Kleipijpen!

In de rubriek ‘Vondst van de maand’ wordt kort en krachtig een bijzonder, apart of juist heel gewoon opgegraven voorwerp belicht. Deze maand betreft het een van de meest bekende bodemvondsten: de kleipijp. Een kleipijp werd gemaakt van witbakkende klei. Het was een breekbaar product. Daarom worden ze veel aangetroffen

Kop van een kleipijp met een stukje steel, reliefmerk in de vorm van een merel en een gekroonde M in een halo van puntjes, met aan de andere zijde een roos, datering 1730-1750, gemaakt in Gouda. Determinatie: Bert van der Lingen.

Geschiedenis
Christopher Columbus bracht de tabak mee uit Amerika naar Europa.  Aan het einde van de 16e eeuw was tabak nog een kostbaar product.  In de Tachtigjarige Oorlog vochten Engelse huursoldaten mee. Er werd echter niet altijd gevochten. Om toch geld te kunnen verdienen werkten de soldaten als pijpenmaker. Zo ontstonden er vooral in waterrijke gebieden bedrijfjes. De producten konden per boot naar andere plaatsen worden vervoerd. Ze vestigden zich bijvoorbeeld in Amsterdam, Gouda, Leiden en Utrecht. De pijpenmakers werkten samen met pottenbakkers. Zij bakten de pijpen af.  De pijpenmakers waren verenigd in een gilde. Vooral in Gouda waren ze succesvol. Zij maakten hoogwaardige producten.

Vorm van de kleipijp
In het begin van de 17e eeuw rookte men nog uit korte pijpjes met kleine kopjes en dikke stelen. De techniek om pijpen te maken werd beter, evenals het bakproces. De pijpen werden daardoor langer en de stelen dunner. De duurste pijpen uit de 17e en 18e eeuw zijn niet de versierde pijpen. Het zijn de pijpen die goed zijn afgewerkt. Ze werden vaak gepolijst en uiteindelijk “geglaasd”. Hierdoor ontstond een glans. De stelen van de pijp konden wel een lengte krijgen van 80 centimeter.

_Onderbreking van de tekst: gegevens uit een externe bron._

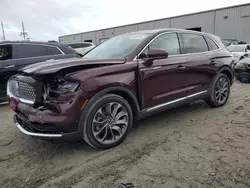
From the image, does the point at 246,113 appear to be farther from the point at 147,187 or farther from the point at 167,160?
the point at 147,187

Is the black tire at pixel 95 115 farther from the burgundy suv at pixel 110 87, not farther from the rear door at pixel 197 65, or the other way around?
the rear door at pixel 197 65

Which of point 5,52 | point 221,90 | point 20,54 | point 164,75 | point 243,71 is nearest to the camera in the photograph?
point 164,75

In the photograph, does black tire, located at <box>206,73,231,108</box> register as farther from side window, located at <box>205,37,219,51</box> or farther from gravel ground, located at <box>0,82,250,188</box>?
gravel ground, located at <box>0,82,250,188</box>

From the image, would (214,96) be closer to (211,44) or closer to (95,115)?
(211,44)

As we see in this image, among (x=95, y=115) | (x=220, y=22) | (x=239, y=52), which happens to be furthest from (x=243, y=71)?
(x=220, y=22)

Kop van een tabakspijp met een stukje steel, reliefmerk aan één zijde in de vorm van een kaal boompje met arm en tulp, datering 1715-1771. determinatie Bert van der Lingen.:

Merken
Veel pijpjes dragen een merk in het hielstuk of op de zijkant van de kop van de pijp, ook wel ketel genoemd. Van veel Goudse merken is bekend wanneer het voor het eerst werd uitgebracht en tot wanneer het merk werd geproduceerd. Daarom is het vinden van een pijpenkop bij een beerputonderzoek een goede bron van informatie.
De merken werden aangebracht met hielstempels. Vanaf ongeveer 1625 werd in Gouda het stempeltje vervaardigd door een stempelsnijder. Het gestempelde merk was bedoeld ter herkenning van de pijpenmaker. Reliëfmerken komen vanaf 1630 op pijpen voor, tegen het einde van de 17e eeuw wordt dit meer algemeen. Ze worden aangetroffen op de zijkant van de ketel (pijpenkop).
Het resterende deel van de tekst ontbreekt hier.